### ABOUT THIS TASK:
Retype the entries below without any change.

────────

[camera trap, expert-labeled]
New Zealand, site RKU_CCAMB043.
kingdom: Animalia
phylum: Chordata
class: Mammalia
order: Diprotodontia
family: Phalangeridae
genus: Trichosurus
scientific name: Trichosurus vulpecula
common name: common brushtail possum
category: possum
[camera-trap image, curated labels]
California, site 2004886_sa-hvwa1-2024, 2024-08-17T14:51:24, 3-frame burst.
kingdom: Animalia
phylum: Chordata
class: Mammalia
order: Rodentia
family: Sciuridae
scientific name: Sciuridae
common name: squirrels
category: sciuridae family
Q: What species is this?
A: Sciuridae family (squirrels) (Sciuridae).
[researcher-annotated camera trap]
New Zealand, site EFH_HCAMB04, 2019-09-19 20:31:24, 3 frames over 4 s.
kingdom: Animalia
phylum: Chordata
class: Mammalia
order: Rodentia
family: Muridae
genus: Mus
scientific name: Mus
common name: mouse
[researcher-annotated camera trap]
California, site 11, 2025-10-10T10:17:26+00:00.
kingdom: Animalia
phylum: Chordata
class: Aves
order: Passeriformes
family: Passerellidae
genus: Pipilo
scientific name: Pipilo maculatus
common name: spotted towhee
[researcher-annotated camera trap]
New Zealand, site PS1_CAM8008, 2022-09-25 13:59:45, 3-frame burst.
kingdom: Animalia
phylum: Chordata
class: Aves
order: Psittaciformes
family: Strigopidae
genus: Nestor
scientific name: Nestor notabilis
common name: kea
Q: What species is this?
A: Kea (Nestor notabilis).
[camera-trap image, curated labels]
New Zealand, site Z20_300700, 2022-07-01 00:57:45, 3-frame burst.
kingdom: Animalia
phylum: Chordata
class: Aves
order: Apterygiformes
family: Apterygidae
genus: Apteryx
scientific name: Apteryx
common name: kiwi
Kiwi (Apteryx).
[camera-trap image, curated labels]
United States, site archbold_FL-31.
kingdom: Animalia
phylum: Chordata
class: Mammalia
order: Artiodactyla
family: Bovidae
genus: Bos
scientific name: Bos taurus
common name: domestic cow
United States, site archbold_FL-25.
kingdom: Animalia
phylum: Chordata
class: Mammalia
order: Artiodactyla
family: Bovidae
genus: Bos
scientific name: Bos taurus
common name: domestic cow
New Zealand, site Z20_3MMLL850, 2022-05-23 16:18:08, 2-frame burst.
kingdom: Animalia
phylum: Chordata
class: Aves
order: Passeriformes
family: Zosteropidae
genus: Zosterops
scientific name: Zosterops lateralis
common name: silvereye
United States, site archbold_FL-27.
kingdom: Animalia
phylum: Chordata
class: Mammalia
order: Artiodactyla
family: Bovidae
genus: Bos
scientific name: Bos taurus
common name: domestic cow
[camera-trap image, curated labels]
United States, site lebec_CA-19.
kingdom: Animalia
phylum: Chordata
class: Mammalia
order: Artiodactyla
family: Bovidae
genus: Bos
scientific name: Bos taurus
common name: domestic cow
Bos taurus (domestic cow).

────────

### ANSWER AREA:
[camera trap, expert-labeled]
New Zealand, site RKU_CCAMB043.
kingdom: Animalia
phylum: Chordata
class: Mammalia
order: Diprotodontia
family: Phalangeridae
genus: Trichosurus
scientific name: Trichosurus vulpecula
common name: common brushtail possum
category: possum
[camera-trap image, curated labels]
California, site 2004886_sa-hvwa1-2024, 2024-08-17T14:51:24, 3-frame burst.
kingdom: Animalia
phylum: Chordata
class: Mammalia
order: Rodentia
family: Sciuridae
scientific name: Sciuridae
common name: squirrels
category: sciuridae family
Q: What species is this?
A: Sciuridae family (squirrels) (Sciuridae).
[researcher-annotated camera trap]
New Zealand, site EFH_HCAMB04, 2019-09-19 20:31:24, 3 frames over 4 s.
kingdom: Animalia
phylum: Chordata
class: Mammalia
order: Rodentia
family: Muridae
genus: Mus
scientific name: Mus
common name: mouse
[researcher-annotated camera trap]
California, site 11, 2025-10-10T10:17:26+00:00.
kingdom: Animalia
phylum: Chordata
class: Aves
order: Passeriformes
family: Passerellidae
genus: Pipilo
scientific name: Pipilo maculatus
common name: spotted towhee
[researcher-annotated camera trap]
New Zealand, site PS1_CAM8008, 2022-09-25 13:59:45, 3-frame burst.
kingdom: Animalia
phylum: Chordata
class: Aves
order: Psittaciformes
family: Strigopidae
genus: Nestor
scientific name: Nestor notabilis
common name: kea
Q: What species is this?
A: Kea (Nestor notabilis).
[camera-trap image, curated labels]
New Zealand, site Z20_300700, 2022-07-01 00:57:45, 3-frame burst.
kingdom: Animalia
phylum: Chordata
class: Aves
order: Apterygiformes
family: Apterygidae
genus: Apteryx
scientific name: Apteryx
common name: kiwi
Kiwi (Apteryx).
[camera-trap image, curated labels]
United States, site archbold_FL-31.
kingdom: Animalia
phylum: Chordata
class: Mammalia
order: Artiodactyla
family: Bovidae
genus: Bos
scientific name: Bos taurus
common name: domestic cow
United States, site archbold_FL-25.
kingdom: Animalia
phylum: Chordata
class: Mammalia
order: Artiodactyla
family: Bovidae
genus: Bos
scientific name: Bos taurus
common name: domestic cow
New Zealand, site Z20_3MMLL850, 2022-05-23 16:18:08, 2-frame burst.
kingdom: Animalia
phylum: Chordata
class: Aves
order: Passeriformes
family: Zosteropidae
genus: Zosterops
scientific name: Zosterops lateralis
common name: silvereye
United States, site archbold_FL-27.
kingdom: Animalia
phylum: Chordata
class: Mammalia
order: Artiodactyla
family: Bovidae
genus: Bos
scientific name: Bos taurus
common name: domestic cow
[camera-trap image, curated labels]
United States, site lebec_CA-19.
kingdom: Animalia
phylum: Chordata
class: Mammalia
order: Artiodactyla
family: Bovidae
genus: Bos
scientific name: Bos taurus
common name: domestic cow
Bos taurus (domestic cow).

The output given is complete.